Re: HOT chain validation in verify_heapam() - Mailing list pgsql-hackers

From Robert Haas
Subject Re: HOT chain validation in verify_heapam()
Date
Msg-id CA+TgmoZ7NB_AoU3h0KwpcaWcAx0JpgSx4LGf_HOGo9M6Ko1McA@mail.gmail.com
Whole thread Raw
In response to HOT chain validation in verify_heapam()  (Himanshu Upadhyaya <upadhyaya.himanshu@gmail.com>)
Responses Re: HOT chain validation in verify_heapam()
List pgsql-hackers
Hi,

Thanks for working on this.

+                htup = (HeapTupleHeader) PageGetItem(ctx.page, rditem);
+                if (!(HeapTupleHeaderIsHeapOnly(htup) &&
htup->t_infomask & HEAP_UPDATED))
+                    report_corruption(&ctx,
+                                      psprintf("Redirected Tuple at
line pointer offset %u is not HEAP_ONLY_TUPLE or HEAP_UPDATED tuple",
+                                               (unsigned) rdoffnum));

This isn't safe because the line pointer referenced by rditem may not
have been sanity-checked yet.

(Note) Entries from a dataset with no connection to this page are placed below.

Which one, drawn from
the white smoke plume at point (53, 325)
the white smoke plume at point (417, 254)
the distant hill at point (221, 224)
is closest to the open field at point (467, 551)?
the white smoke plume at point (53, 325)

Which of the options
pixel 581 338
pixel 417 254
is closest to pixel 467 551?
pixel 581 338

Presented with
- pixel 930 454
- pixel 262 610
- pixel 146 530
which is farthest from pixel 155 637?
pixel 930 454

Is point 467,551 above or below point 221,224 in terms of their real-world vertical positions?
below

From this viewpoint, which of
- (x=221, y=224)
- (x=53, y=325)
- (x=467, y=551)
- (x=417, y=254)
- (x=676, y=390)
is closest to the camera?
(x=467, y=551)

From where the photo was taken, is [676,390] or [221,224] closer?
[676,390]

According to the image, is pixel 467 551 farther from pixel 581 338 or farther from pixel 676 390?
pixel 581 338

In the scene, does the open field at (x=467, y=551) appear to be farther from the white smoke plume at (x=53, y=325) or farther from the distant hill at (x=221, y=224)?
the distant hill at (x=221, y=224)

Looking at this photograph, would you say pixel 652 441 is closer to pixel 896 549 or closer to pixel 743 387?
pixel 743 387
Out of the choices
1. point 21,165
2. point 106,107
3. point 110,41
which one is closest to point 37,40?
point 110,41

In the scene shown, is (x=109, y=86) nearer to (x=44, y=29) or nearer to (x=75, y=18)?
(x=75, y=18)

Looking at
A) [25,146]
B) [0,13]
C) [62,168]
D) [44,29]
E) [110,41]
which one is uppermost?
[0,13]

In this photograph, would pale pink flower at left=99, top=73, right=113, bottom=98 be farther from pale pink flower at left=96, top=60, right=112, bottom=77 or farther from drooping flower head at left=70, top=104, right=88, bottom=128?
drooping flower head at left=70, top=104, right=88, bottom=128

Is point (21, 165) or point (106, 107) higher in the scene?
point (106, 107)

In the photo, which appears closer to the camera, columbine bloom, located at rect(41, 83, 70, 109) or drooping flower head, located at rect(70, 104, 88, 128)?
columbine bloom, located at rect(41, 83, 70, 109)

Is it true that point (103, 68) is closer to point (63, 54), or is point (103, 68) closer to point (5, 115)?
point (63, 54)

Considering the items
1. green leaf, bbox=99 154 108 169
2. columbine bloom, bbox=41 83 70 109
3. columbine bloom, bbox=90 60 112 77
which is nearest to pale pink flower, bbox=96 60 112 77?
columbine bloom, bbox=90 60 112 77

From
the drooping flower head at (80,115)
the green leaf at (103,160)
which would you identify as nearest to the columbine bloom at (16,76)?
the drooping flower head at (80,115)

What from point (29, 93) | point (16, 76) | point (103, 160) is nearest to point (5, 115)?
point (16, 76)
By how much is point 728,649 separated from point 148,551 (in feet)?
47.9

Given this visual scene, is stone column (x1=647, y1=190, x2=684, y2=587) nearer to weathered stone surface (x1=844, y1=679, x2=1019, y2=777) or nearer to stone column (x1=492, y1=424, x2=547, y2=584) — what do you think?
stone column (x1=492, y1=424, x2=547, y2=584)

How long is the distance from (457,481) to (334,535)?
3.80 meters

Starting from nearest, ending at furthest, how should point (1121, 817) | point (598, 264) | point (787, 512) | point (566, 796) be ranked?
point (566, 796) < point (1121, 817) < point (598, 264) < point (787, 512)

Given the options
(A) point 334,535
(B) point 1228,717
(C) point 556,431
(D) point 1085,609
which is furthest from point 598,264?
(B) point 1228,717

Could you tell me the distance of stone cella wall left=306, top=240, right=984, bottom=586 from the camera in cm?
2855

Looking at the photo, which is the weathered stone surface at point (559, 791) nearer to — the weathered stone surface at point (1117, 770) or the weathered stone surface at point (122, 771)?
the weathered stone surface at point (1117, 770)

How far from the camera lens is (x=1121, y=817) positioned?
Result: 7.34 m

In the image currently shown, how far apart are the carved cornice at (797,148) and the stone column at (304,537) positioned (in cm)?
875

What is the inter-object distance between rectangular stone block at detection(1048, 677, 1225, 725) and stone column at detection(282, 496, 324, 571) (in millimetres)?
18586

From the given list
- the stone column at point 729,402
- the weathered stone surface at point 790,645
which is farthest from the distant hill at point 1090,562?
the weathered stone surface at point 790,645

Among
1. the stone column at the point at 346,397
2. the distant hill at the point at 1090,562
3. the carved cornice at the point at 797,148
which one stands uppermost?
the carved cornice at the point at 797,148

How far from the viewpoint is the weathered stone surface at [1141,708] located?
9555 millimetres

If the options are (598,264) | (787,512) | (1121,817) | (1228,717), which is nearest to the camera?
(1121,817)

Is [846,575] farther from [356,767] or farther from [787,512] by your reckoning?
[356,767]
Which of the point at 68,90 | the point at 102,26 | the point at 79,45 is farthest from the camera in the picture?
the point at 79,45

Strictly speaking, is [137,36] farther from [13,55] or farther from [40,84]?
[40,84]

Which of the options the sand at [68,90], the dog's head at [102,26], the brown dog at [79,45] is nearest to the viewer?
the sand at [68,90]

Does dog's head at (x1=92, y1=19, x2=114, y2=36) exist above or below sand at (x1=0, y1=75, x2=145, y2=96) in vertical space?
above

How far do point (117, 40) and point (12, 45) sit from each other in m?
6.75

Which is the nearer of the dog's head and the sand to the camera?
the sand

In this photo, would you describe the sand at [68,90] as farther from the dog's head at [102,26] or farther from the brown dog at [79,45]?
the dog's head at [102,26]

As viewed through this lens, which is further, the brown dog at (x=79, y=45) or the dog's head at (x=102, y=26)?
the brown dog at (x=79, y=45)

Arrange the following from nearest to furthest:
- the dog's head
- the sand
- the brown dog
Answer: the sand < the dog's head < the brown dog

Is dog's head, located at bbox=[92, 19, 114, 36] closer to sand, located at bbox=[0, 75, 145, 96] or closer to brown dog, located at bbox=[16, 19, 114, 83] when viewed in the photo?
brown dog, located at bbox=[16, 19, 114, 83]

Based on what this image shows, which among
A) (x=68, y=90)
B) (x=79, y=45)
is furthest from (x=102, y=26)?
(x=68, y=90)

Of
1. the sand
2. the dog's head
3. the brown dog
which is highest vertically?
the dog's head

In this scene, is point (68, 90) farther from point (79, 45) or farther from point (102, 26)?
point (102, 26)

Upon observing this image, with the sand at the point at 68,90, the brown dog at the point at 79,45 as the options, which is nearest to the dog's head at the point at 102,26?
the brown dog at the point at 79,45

Refer to the comment just below where it
says "Sanity-check the line pointer's offset and length values".

There are multiple problems with this error message. First, if you
take a look at the existing messages - which is always a good thing to
do when adding new ones - you will see that they are capitalized
differently. Try to match the existing style. Second, we made a real
effort with the existing messages to avoid referring to the names of
identifiers that only exist at the C level. For example, just above
you will see a message which says "line pointer redirection to item at
offset %u precedes minimum offset %u". It deliberately does not say
"line pointer redirection to item at offset %u is less than
FirstOffsetNumber" even though that would be an equally correct
statement of the problem. The intent here is to make the messages at
least somewhat accessible to users who are somewhat familiar with how
PostgreSQL storage works but may not read the C code. These comments
apply to every message you add in the patch.

The message also does not match the code. The code tests for
HEAP_UPDATED, but the message claims that the code is testing for
either HEAP_ONLY_TUPLE or HEAP_UPDATED. As a general rule, it is best
not to club related tests together in cases like this, because it
enables better and more specific error messages.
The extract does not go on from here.